### Work task 1
From the passage on power injectable ports, list each patient group said to meet the cut-off of more than two power injected CT scans per patient per year.
### Work task 2
Transcribe everything in the passage on power injectable ports from "The role power" down to "upon body image.".
### Work task 3
Pick up the passage on power injectable ports after its last sentence and continue it.

The role power injection plays in device related complications remains uncertain as conflicting reports have been published suggesting both an association with increased complications and no evident association [7].
Power injectable ports are slightly larger in size and this results in a device that requires a larger insertion site skin incision and causes a more noticeable skin bulge than a smaller nonpower injectable option. This may have an adverse impact upon body image.
Do patients with breast and colon cancer require a power injectable device? The results statistically support the supposition that patients with colon cancer have follow-up CT performed more commonly than those with breast cancer. The disparity for CT utilization was also statistically evident for those with more favorable disease staging for both malignancies with this being quite noticeable for breast cancer patients. It was apparent that there was no compelling need to insert a power injectable port for all patients requiring chemotherapy based upon CT utilization. If an arbitrary cut-off of more than two power injected CT scans/patient/year was applied to justify a power injectable port, this level of utilization was met by those patients with stage 4 breast cancer and stages 3 and 4 colon cancer. It would seem reasonable to suggest that for patients with more favorable staging of these diseases, a power injectable port is not needed due to the generally low utilization of CT for followup. However, patient fear of venipuncture should be taken in to consideration when determining if a power injectable port is warranted.

### Record extracts
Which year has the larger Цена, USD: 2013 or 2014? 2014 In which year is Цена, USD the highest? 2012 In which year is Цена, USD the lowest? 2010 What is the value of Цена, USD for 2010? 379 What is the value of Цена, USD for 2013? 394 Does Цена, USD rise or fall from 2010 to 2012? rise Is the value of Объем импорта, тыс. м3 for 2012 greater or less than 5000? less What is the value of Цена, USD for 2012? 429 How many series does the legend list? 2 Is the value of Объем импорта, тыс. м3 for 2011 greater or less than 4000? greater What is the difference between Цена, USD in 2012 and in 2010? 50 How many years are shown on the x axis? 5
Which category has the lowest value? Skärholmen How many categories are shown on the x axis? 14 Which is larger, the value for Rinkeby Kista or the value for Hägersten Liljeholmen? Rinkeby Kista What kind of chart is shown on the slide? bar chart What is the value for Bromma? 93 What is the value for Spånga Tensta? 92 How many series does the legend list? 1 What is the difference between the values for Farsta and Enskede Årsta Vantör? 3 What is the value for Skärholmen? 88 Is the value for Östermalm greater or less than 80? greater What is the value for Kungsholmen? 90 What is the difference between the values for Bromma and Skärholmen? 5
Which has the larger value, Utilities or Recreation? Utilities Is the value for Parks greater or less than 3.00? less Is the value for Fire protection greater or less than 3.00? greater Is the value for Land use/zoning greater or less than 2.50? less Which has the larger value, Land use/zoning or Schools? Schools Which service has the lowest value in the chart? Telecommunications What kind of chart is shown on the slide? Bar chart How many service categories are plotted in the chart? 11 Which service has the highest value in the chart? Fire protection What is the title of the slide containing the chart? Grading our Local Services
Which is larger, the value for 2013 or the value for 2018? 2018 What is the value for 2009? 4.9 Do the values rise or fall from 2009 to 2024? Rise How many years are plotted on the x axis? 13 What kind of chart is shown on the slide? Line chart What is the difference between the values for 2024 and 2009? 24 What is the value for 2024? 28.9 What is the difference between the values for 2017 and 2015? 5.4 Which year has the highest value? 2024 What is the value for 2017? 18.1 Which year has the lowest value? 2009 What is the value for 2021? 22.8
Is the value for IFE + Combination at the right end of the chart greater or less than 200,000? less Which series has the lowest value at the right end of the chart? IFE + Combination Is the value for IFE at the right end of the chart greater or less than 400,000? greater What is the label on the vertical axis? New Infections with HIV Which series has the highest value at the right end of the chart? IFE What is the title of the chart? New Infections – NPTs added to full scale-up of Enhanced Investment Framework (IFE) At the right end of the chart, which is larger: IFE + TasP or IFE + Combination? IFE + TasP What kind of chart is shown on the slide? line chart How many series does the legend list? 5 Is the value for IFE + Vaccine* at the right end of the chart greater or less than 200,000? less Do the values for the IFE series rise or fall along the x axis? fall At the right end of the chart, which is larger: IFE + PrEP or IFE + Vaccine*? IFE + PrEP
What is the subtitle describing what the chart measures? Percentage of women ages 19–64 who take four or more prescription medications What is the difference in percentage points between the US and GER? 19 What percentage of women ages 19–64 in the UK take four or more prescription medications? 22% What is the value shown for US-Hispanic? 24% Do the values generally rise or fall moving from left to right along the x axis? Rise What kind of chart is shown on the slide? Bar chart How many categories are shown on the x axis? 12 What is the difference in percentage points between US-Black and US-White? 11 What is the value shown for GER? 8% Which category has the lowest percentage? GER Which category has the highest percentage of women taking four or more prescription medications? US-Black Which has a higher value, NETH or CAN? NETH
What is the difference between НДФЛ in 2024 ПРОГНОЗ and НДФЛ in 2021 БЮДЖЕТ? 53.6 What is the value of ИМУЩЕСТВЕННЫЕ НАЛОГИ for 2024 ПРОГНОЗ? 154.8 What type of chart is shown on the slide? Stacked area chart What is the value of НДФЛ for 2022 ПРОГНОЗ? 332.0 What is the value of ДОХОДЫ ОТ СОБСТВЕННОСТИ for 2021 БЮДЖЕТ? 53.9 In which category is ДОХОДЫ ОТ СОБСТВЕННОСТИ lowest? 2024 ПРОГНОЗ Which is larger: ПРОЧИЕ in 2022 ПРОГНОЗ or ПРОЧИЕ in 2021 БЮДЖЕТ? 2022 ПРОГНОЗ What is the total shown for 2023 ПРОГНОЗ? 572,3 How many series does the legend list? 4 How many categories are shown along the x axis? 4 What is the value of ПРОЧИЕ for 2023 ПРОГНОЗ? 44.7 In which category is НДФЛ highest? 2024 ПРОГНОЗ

### Task output 1
- Stage 4 breast cancer
- Stage 3 colon cancer
- Stage 4 colon cancer

### Task output 2
The role power injection plays in device related complications remains uncertain as conflicting reports have been published suggesting both an association with increased complications and no evident association [7].
Power injectable ports are slightly larger in size and this results in a device that requires a larger insertion site skin incision and causes a more noticeable skin bulge than a smaller nonpower injectable option. This may have an adverse impact upon body image.

### Task output 3
The technical ability to access the port for power injection, based upon local expertise, is also a major factor in utilization of this feature. A patient selection criteria for placement of a power injectable port, optimally, should include the locale in which CT scans are likely to be performed. Based upon this review, familiarity with accessing and utilizing power injectable ports appears to be very limited in rural areas. However, even in urban areas where the CT technologists have been trained to access, inject contrast agent, and close the port with flushing solution, the utilization rate for power port injection was only 57.6%.
Complications associated with peripheral venous access devices are complex and multi-factorial. Fallouh, et al, have suggested that patient, provider, and device related factors all play a role in potential complications [7]. Larger catheters in peripheral veins have an increased risk of venous thrombosis [6]. When deploying an arm port for venous access consideration should be taken as to whether the potential increased risk associated with larger catheter size is warranted based upon malignancy type and the stage of the malignancy. Limiting the impact of catheter diameter may help diminish device related complications.
The availability of personnel trained to access and utilize power injection is an imperative. If there is a lack of trained personnel in CT the power injectable port will be of no benefit. Thus, the personalization of the selection process for an arm port may help to minimize potential complications and improve patient care.